**AIM OF THE TASK**
Would you print, word for word, only the lines running from the line with "class: Mammalia" to the last line of the entries, without the pictures?

**SOURCE DATA**

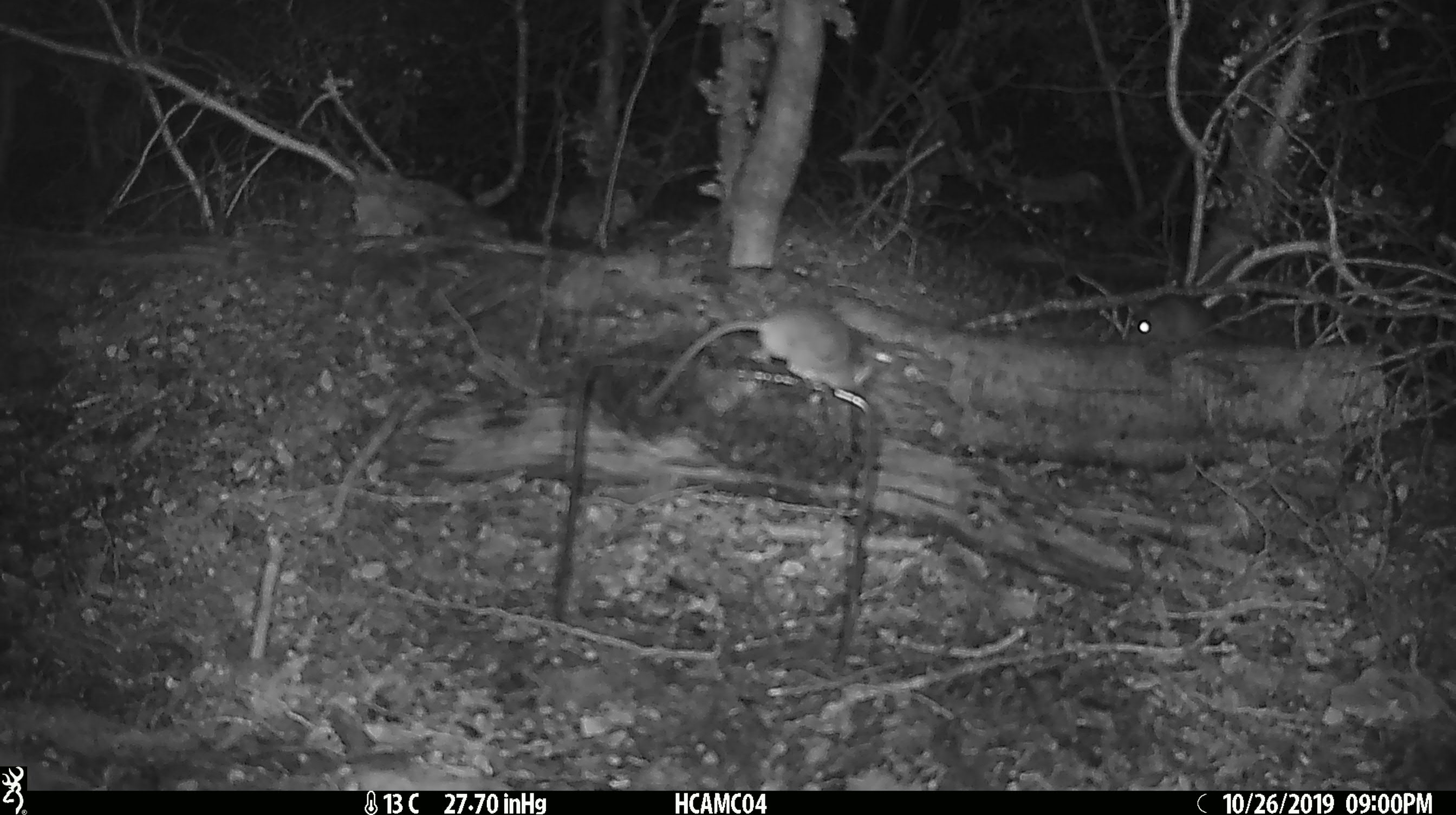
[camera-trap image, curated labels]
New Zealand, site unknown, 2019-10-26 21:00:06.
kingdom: Animalia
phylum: Chordata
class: Mammalia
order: Rodentia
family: Muridae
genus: Mus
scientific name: Mus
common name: mouse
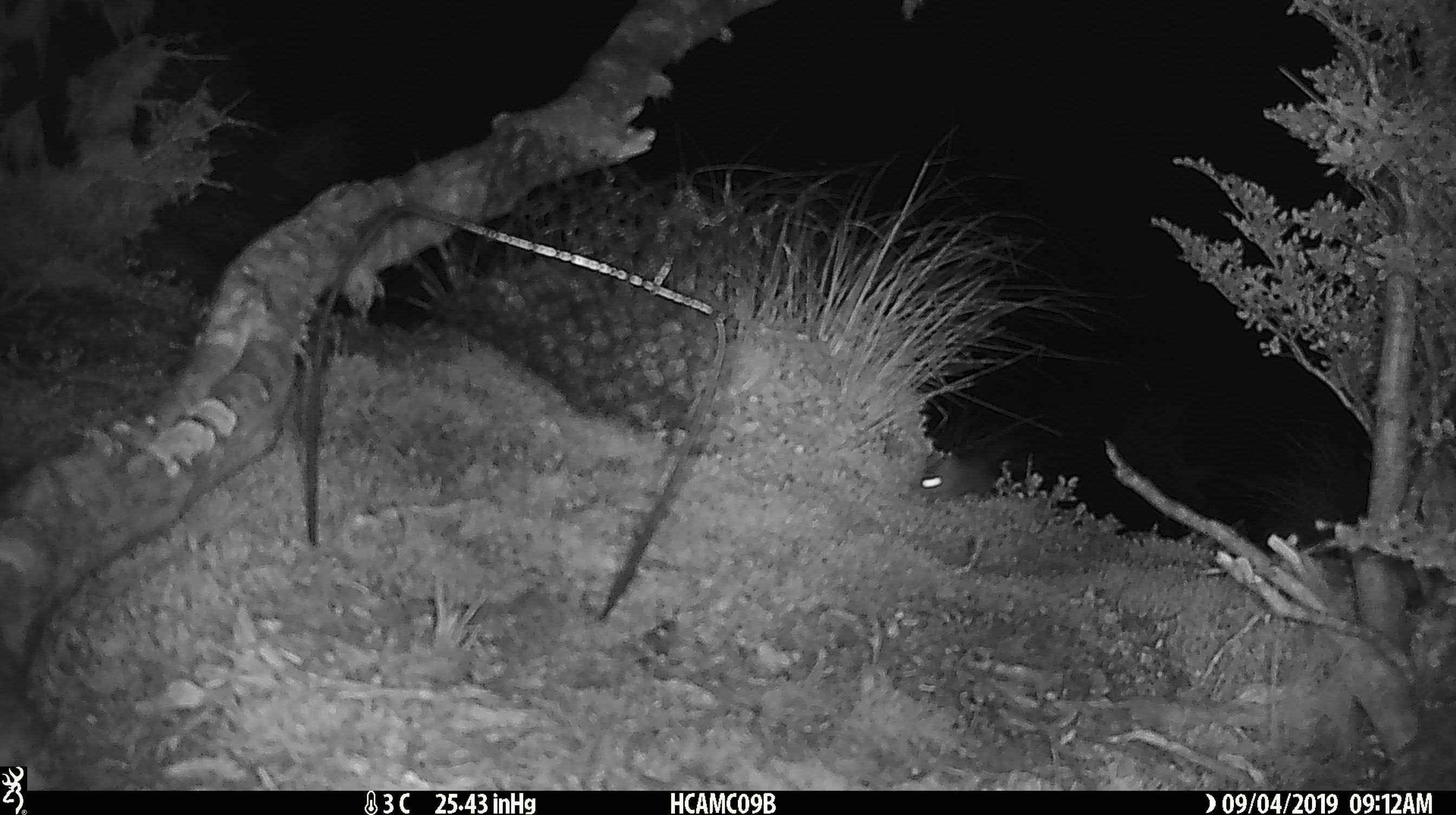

**ANSWER TO THIS TASK**
class: Mammalia
order: Rodentia
family: Muridae
genus: Mus
scientific name: Mus
common name: mouse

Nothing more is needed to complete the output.